Risks associated with investing in Non-Convertible Debentures (NCDs) include credit risk, interest rate risk, liquidity risk, and reinvestment risk. 

If the yield on a Non-Convertible Debenture (NCD) reduces, the value of the NCD may increase. It is because the yield and the price of a bond or debenture have an inverse relationship. When the yield decreases, the price of the NCD may increase.

Non-Convertible Debentures (NCDs) are generally bought and sold on stock exchanges or in the over-the-counter (OTC) market.

It is possible to transfer ownership to another individual. NCDs are transferable securities, and the process involves executing a transfer deed and submitting it to the issuer or the registrar of the NCD. 

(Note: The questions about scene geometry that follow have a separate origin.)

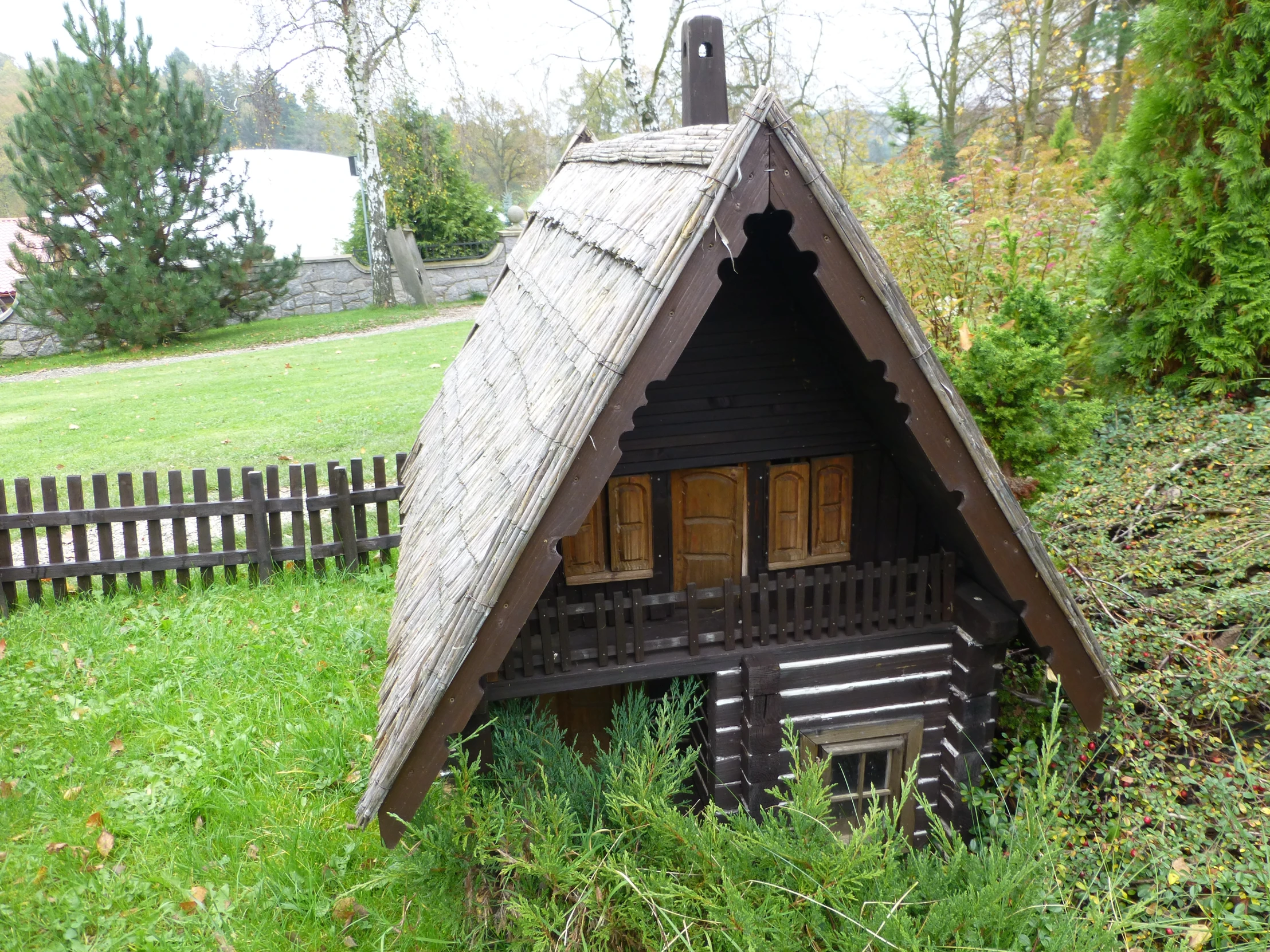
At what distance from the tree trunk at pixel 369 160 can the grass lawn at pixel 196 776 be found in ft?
57.8

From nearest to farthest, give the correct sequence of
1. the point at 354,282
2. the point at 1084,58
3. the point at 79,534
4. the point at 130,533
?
the point at 79,534 → the point at 130,533 → the point at 1084,58 → the point at 354,282

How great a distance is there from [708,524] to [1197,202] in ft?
15.7

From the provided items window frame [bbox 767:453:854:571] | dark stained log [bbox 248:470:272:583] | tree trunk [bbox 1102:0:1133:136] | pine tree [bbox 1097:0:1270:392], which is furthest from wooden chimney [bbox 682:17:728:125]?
tree trunk [bbox 1102:0:1133:136]

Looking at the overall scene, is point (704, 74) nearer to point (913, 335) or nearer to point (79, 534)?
point (913, 335)

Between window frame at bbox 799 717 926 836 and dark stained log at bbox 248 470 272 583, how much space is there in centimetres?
586

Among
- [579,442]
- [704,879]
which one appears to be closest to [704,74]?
[579,442]

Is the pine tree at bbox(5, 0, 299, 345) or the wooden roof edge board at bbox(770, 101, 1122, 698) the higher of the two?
the pine tree at bbox(5, 0, 299, 345)

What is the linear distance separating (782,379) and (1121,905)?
280 centimetres

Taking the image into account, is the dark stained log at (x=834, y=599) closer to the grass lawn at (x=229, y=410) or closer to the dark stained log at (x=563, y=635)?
the dark stained log at (x=563, y=635)

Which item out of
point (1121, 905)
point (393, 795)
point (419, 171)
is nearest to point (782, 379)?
point (393, 795)

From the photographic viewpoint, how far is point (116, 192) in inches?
750

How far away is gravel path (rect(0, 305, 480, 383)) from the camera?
18.6m

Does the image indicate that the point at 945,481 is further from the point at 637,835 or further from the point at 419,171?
the point at 419,171

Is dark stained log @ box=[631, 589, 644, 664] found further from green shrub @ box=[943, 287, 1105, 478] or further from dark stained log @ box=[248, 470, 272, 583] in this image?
dark stained log @ box=[248, 470, 272, 583]
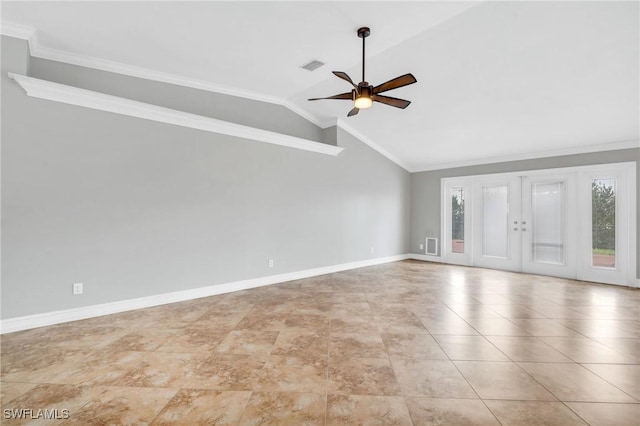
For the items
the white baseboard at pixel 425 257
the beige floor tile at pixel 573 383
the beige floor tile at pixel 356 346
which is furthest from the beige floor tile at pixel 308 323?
the white baseboard at pixel 425 257

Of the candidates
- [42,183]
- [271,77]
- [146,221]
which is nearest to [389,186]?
[271,77]

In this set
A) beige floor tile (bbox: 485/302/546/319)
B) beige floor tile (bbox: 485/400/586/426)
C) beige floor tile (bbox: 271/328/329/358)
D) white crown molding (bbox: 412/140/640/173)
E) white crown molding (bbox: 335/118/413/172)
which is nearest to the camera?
beige floor tile (bbox: 485/400/586/426)

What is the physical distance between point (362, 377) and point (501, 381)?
104 cm

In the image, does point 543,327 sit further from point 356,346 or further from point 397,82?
point 397,82

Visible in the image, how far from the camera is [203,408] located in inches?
68.6

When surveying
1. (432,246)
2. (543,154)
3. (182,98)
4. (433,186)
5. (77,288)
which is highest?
(182,98)

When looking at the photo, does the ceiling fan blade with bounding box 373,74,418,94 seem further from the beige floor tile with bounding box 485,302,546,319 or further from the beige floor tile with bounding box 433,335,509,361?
the beige floor tile with bounding box 485,302,546,319

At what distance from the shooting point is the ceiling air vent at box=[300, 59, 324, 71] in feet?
13.2

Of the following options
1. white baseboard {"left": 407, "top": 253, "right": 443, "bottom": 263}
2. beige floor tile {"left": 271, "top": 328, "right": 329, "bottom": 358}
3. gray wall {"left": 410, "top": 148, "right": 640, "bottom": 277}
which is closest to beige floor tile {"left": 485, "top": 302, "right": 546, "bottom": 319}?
Answer: beige floor tile {"left": 271, "top": 328, "right": 329, "bottom": 358}

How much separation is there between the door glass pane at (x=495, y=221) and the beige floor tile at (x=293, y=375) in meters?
5.96

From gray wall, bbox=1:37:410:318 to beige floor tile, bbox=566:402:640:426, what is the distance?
13.6 feet

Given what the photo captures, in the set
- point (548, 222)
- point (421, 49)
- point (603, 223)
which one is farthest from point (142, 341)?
point (603, 223)

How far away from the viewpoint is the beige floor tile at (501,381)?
1.89 m

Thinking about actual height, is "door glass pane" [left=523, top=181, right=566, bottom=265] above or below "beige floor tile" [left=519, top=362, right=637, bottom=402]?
above
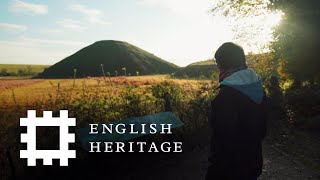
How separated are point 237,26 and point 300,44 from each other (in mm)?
9131

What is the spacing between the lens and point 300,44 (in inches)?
704

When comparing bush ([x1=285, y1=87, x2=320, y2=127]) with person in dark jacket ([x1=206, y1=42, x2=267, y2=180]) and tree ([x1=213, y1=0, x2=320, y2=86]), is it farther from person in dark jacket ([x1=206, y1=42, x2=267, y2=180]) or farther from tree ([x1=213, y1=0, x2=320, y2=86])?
person in dark jacket ([x1=206, y1=42, x2=267, y2=180])

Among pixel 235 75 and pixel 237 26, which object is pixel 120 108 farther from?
pixel 237 26

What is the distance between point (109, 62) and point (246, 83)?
359 feet

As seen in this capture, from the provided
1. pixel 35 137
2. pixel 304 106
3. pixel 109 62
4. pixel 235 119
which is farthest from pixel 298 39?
pixel 109 62

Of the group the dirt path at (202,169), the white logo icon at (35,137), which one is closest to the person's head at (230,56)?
the white logo icon at (35,137)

Generally, investors cannot withdraw NCDs before maturity, but some issuers may allow premature withdrawal under certain conditions.

The maximum tenure varies depending on the issuer and can be from a few months to several years.

Companies issue NCDs, while governments and corporations issue bonds.

NCDs are fixed-income securities similar to fixed deposits.

The minimum investment depends on the issuer and can range from thousands to lakhs of rupees.

NCDs are assigned credit ratings by credit rating agencies based on their creditworthiness and risk of default.

Yield is the return on investment from an NCD, typically expressed as a percentage of the initial investment.